* _WHAT YOU NEED TO DO_:
Your task is to print all of the data below exactly, with no pictures included.

:: RECORDS PROVIDED

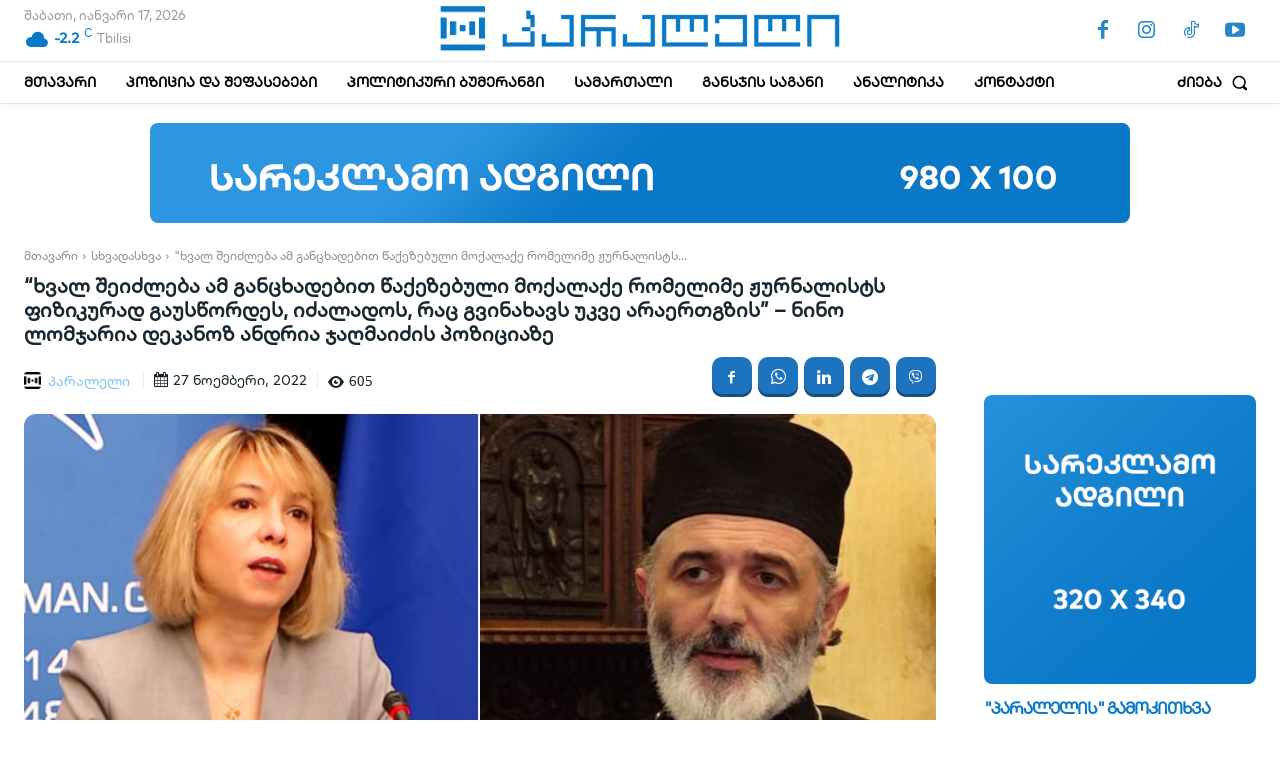

--- FILE ---
content_type: text/html; charset=UTF-8
request_url: https://paraleli.ge/wp-admin/admin-ajax.php
body_size: 327
content:
<div id="polls-29" class="wp-polls">
	<form id="polls_form_29" class="wp-polls-form" action="/wp-admin/admin-ajax.php" method="post">
		<p style="display: none;"><input type="hidden" id="poll_29_nonce" name="wp-polls-nonce" value="3395cc8e60" /></p>
		<p style="display: none;"><input type="hidden" name="poll_id" value="29" /></p>
		<p style="text-align: center;"><strong>რა უნდა მოხდეს ქვეყანაში სიტუაციის დასამშვიდებლად?</strong></p><div id="polls-29-ans" class="wp-polls-ans"><ul class="wp-polls-ul">
		<li><input type="radio" id="poll-answer-105" name="poll_29" value="105" /> <label for="poll-answer-105">უნდა გადადგეს მთავრობა და დაინიშნოს არჩევნები</label></li>
		<li><input type="radio" id="poll-answer-106" name="poll_29" value="106" /> <label for="poll-answer-106">შეწყდეს საპროტესტო აქციები</label></li>
		<li><input type="radio" id="poll-answer-107" name="poll_29" value="107" /> <label for="poll-answer-107">არ ვიცი</label></li>
		</ul><p style="text-align: center;"><input type="button" name="vote" value="   Vote   " class="Buttons" onclick="poll_vote(29);" /></p><p style="text-align: center;"><a href="#ViewPollResults" onclick="poll_result(29); return false;" title="View Results Of This Poll">View Results</a></p></div>
	</form>
</div>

::::

* _OUTPUT BELOW_:
--- FILE ---
content_type: text/html; charset=UTF-8
request_url: https://paraleli.ge/wp-admin/admin-ajax.php
body_size: 327
content:
<div id="polls-29" class="wp-polls">
	<form id="polls_form_29" class="wp-polls-form" action="/wp-admin/admin-ajax.php" method="post">
		<p style="display: none;"><input type="hidden" id="poll_29_nonce" name="wp-polls-nonce" value="3395cc8e60" /></p>
		<p style="display: none;"><input type="hidden" name="poll_id" value="29" /></p>
		<p style="text-align: center;"><strong>რა უნდა მოხდეს ქვეყანაში სიტუაციის დასამშვიდებლად?</strong></p><div id="polls-29-ans" class="wp-polls-ans"><ul class="wp-polls-ul">
		<li><input type="radio" id="poll-answer-105" name="poll_29" value="105" /> <label for="poll-answer-105">უნდა გადადგეს მთავრობა და დაინიშნოს არჩევნები</label></li>
		<li><input type="radio" id="poll-answer-106" name="poll_29" value="106" /> <label for="poll-answer-106">შეწყდეს საპროტესტო აქციები</label></li>
		<li><input type="radio" id="poll-answer-107" name="poll_29" value="107" /> <label for="poll-answer-107">არ ვიცი</label></li>
		</ul><p style="text-align: center;"><input type="button" name="vote" value="   Vote   " class="Buttons" onclick="poll_vote(29);" /></p><p style="text-align: center;"><a href="#ViewPollResults" onclick="poll_result(29); return false;" title="View Results Of This Poll">View Results</a></p></div>
	</form>
</div>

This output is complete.